Saved data entries:
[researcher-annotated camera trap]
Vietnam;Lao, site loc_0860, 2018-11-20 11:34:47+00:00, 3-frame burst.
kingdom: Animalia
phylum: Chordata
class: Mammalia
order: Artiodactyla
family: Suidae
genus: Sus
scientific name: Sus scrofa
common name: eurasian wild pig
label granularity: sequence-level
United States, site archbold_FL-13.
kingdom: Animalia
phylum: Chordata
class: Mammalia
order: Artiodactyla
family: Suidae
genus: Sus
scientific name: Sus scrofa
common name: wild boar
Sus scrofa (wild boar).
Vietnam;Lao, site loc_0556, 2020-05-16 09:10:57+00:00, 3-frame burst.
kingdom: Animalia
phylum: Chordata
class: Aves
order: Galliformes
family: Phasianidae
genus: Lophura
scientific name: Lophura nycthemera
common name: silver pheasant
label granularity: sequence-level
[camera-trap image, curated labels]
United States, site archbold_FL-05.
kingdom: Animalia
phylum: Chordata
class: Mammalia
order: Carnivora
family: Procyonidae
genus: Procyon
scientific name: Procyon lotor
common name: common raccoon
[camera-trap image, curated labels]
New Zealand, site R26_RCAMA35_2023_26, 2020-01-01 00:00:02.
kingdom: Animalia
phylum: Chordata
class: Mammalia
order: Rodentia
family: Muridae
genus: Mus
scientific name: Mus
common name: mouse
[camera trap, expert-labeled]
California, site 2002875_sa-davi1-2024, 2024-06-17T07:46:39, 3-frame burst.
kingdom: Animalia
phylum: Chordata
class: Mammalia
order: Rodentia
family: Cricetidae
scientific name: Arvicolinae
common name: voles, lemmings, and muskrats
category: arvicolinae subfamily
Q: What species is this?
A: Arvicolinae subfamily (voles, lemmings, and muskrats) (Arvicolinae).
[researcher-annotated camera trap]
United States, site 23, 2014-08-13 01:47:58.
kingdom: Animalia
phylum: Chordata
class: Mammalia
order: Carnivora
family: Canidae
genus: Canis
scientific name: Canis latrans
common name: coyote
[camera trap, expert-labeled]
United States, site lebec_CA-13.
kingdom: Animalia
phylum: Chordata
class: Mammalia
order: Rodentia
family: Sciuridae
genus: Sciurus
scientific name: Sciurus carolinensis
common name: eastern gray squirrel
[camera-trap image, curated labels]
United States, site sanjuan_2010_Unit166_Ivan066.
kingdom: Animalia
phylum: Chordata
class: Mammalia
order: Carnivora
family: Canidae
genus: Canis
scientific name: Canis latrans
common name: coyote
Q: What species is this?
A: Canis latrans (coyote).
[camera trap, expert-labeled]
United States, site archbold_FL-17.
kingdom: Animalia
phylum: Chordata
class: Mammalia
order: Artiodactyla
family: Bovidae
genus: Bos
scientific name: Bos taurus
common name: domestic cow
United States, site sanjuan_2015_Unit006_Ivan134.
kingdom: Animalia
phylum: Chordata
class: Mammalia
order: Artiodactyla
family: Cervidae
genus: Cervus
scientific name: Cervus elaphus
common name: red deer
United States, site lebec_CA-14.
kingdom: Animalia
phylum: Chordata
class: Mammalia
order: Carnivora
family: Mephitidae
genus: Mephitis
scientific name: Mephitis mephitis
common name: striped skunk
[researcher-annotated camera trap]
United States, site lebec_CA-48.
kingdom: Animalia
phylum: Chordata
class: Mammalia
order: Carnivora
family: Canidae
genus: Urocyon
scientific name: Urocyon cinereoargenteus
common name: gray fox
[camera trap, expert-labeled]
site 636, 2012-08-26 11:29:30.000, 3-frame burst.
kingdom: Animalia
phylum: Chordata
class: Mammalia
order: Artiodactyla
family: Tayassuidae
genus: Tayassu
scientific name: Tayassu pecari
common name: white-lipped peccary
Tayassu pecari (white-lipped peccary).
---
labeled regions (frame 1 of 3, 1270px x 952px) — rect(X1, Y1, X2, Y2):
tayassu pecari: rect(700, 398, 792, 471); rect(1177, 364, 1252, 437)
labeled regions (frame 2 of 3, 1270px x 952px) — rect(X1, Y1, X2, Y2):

## Directions
Starting at the top of the records, copy every line exactly.

## Result for this task
[researcher-annotated camera trap]
Vietnam;Lao, site loc_0860, 2018-11-20 11:34:47+00:00, 3-frame burst.
kingdom: Animalia
phylum: Chordata
class: Mammalia
order: Artiodactyla
family: Suidae
genus: Sus
scientific name: Sus scrofa
common name: eurasian wild pig
label granularity: sequence-level
United States, site archbold_FL-13.
kingdom: Animalia
phylum: Chordata
class: Mammalia
order: Artiodactyla
family: Suidae
genus: Sus
scientific name: Sus scrofa
common name: wild boar
Sus scrofa (wild boar).
Vietnam;Lao, site loc_0556, 2020-05-16 09:10:57+00:00, 3-frame burst.
kingdom: Animalia
phylum: Chordata
class: Aves
order: Galliformes
family: Phasianidae
genus: Lophura
scientific name: Lophura nycthemera
common name: silver pheasant
label granularity: sequence-level
[camera-trap image, curated labels]
United States, site archbold_FL-05.
kingdom: Animalia
phylum: Chordata
class: Mammalia
order: Carnivora
family: Procyonidae
genus: Procyon
scientific name: Procyon lotor
common name: common raccoon
[camera-trap image, curated labels]
New Zealand, site R26_RCAMA35_2023_26, 2020-01-01 00:00:02.
kingdom: Animalia
phylum: Chordata
class: Mammalia
order: Rodentia
family: Muridae
genus: Mus
scientific name: Mus
common name: mouse
[camera trap, expert-labeled]
California, site 2002875_sa-davi1-2024, 2024-06-17T07:46:39, 3-frame burst.
kingdom: Animalia
phylum: Chordata
class: Mammalia
order: Rodentia
family: Cricetidae
scientific name: Arvicolinae
common name: voles, lemmings, and muskrats
category: arvicolinae subfamily
Q: What species is this?
A: Arvicolinae subfamily (voles, lemmings, and muskrats) (Arvicolinae).
[researcher-annotated camera trap]
United States, site 23, 2014-08-13 01:47:58.
kingdom: Animalia
phylum: Chordata
class: Mammalia
order: Carnivora
family: Canidae
genus: Canis
scientific name: Canis latrans
common name: coyote
[camera trap, expert-labeled]
United States, site lebec_CA-13.
kingdom: Animalia
phylum: Chordata
class: Mammalia
order: Rodentia
family: Sciuridae
genus: Sciurus
scientific name: Sciurus carolinensis
common name: eastern gray squirrel
[camera-trap image, curated labels]
United States, site sanjuan_2010_Unit166_Ivan066.
kingdom: Animalia
phylum: Chordata
class: Mammalia
order: Carnivora
family: Canidae
genus: Canis
scientific name: Canis latrans
common name: coyote
Q: What species is this?
A: Canis latrans (coyote).
[camera trap, expert-labeled]
United States, site archbold_FL-17.
kingdom: Animalia
phylum: Chordata
class: Mammalia
order: Artiodactyla
family: Bovidae
genus: Bos
scientific name: Bos taurus
common name: domestic cow
United States, site sanjuan_2015_Unit006_Ivan134.
kingdom: Animalia
phylum: Chordata
class: Mammalia
order: Artiodactyla
family: Cervidae
genus: Cervus
scientific name: Cervus elaphus
common name: red deer
United States, site lebec_CA-14.
kingdom: Animalia
phylum: Chordata
class: Mammalia
order: Carnivora
family: Mephitidae
genus: Mephitis
scientific name: Mephitis mephitis
common name: striped skunk
[researcher-annotated camera trap]
United States, site lebec_CA-48.
kingdom: Animalia
phylum: Chordata
class: Mammalia
order: Carnivora
family: Canidae
genus: Urocyon
scientific name: Urocyon cinereoargenteus
common name: gray fox
[camera trap, expert-labeled]
site 636, 2012-08-26 11:29:30.000, 3-frame burst.
kingdom: Animalia
phylum: Chordata
class: Mammalia
order: Artiodactyla
family: Tayassuidae
genus: Tayassu
scientific name: Tayassu pecari
common name: white-lipped peccary
Tayassu pecari (white-lipped peccary).
---
labeled regions (frame 1 of 3, 1270px x 952px) — rect(X1, Y1, X2, Y2):
tayassu pecari: rect(700, 398, 792, 471); rect(1177, 364, 1252, 437)
labeled regions (frame 2 of 3, 1270px x 952px) — rect(X1, Y1, X2, Y2):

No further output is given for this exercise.